> _Given records_:
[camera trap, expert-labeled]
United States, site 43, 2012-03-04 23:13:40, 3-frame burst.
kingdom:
==
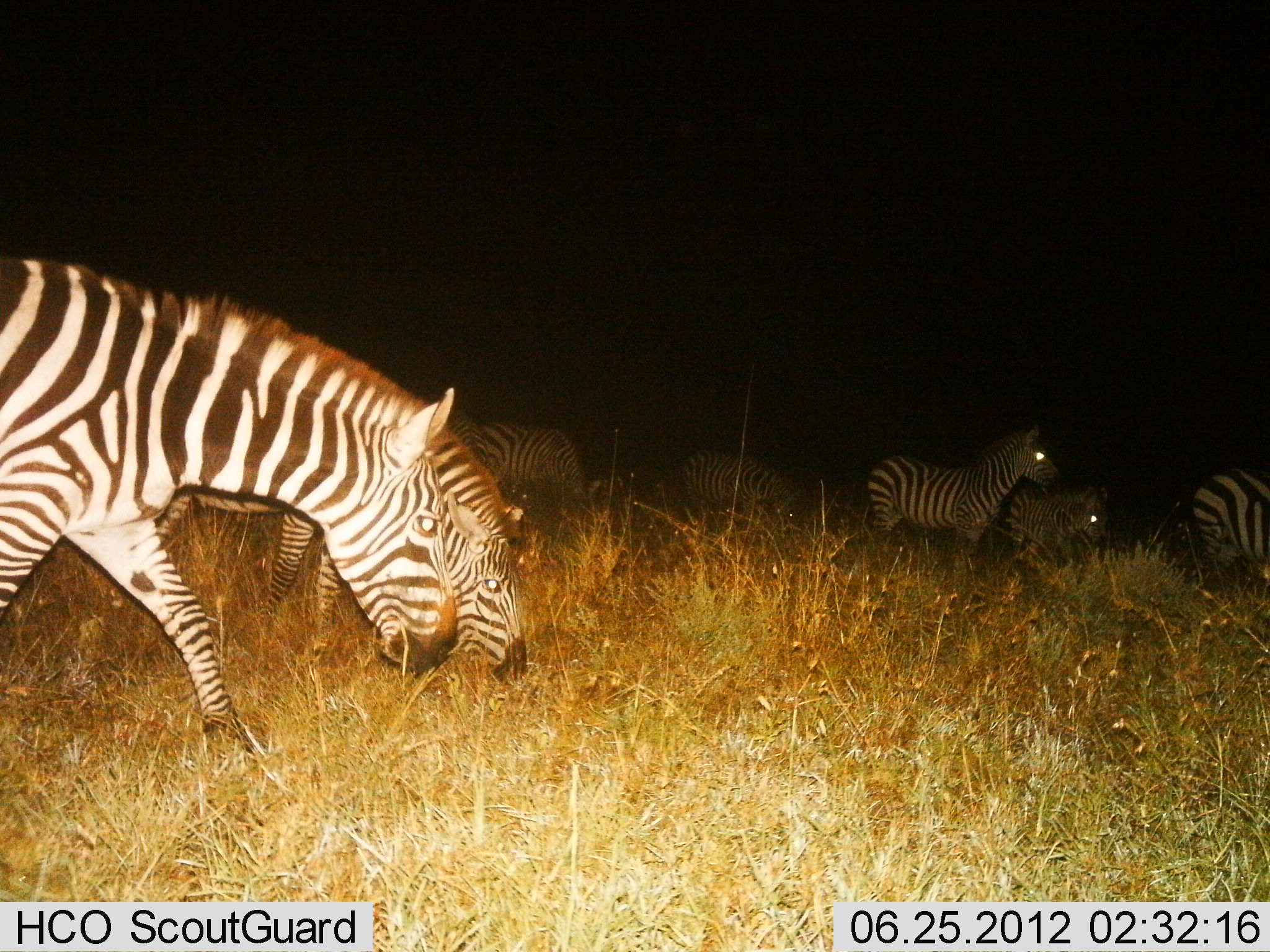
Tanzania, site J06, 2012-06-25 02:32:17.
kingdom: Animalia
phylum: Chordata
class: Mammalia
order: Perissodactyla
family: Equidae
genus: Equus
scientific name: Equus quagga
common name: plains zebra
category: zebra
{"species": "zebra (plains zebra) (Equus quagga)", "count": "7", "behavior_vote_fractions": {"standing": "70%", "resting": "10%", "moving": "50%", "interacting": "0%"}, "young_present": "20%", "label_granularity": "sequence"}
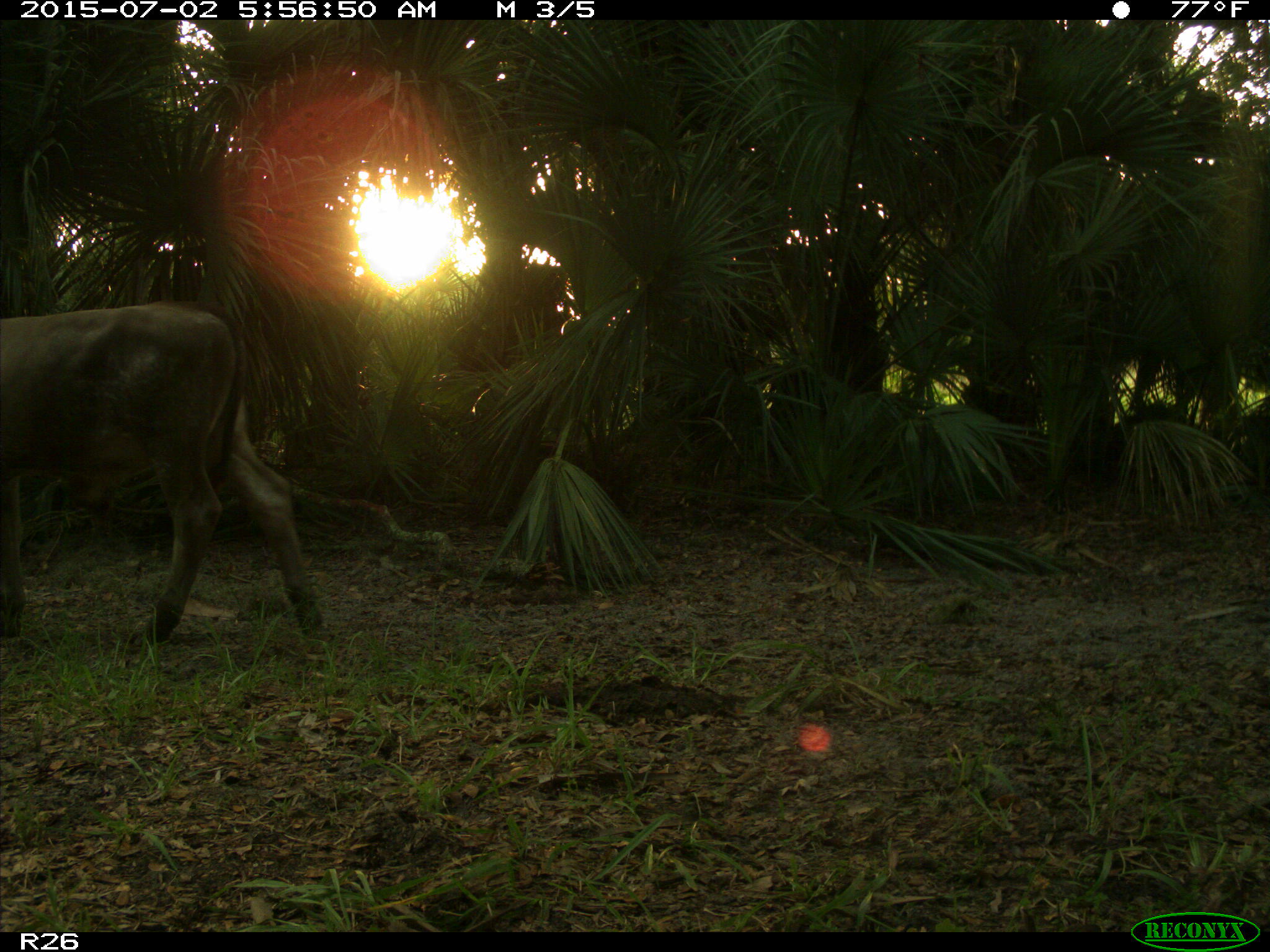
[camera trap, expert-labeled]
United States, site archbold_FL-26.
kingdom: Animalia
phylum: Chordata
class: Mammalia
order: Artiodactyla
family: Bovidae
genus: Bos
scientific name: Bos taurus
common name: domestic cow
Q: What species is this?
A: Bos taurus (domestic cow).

> _Problem description_: Of all the entries above, output exactly the lines between the one holding "order: Perissodactyla" and the one holding "category: zebra", inclusive.

> _Written reply_:
order: Perissodactyla
family: Equidae
genus: Equus
scientific name: Equus quagga
common name: plains zebra
category: zebra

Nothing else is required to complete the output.